Count the lines in the data below that contain the string "label". Reply with the number alone.

+--

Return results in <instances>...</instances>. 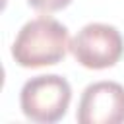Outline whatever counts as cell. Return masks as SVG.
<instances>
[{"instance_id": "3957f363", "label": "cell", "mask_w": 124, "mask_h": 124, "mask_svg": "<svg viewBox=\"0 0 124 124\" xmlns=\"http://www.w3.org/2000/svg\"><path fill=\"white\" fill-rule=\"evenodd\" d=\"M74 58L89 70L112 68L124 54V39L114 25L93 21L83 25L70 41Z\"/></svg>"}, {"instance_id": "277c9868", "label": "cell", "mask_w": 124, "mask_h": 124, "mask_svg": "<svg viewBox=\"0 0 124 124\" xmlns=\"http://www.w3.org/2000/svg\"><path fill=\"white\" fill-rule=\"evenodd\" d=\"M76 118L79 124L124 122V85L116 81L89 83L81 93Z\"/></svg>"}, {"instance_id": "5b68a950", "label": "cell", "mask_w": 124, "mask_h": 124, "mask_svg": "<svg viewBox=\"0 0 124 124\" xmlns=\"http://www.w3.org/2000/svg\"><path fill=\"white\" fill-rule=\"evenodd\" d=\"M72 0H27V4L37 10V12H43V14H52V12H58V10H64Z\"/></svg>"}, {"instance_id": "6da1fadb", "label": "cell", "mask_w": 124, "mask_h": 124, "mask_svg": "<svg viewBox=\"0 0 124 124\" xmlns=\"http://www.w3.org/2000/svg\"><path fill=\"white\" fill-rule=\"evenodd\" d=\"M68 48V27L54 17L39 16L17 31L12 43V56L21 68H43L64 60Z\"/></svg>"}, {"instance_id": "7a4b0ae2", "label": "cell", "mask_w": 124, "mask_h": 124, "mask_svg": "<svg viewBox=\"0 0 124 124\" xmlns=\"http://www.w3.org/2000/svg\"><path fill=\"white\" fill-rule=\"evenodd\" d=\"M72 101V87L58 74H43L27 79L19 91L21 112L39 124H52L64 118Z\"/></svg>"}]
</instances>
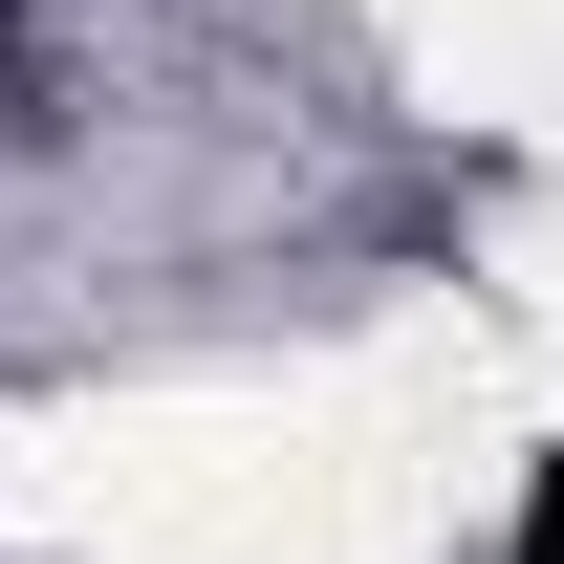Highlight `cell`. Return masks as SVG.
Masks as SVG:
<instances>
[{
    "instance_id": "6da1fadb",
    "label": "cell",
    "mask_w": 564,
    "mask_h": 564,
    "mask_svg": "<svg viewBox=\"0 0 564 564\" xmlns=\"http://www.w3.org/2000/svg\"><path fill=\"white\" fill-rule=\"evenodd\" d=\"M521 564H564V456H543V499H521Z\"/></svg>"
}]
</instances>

+--

Full output: 2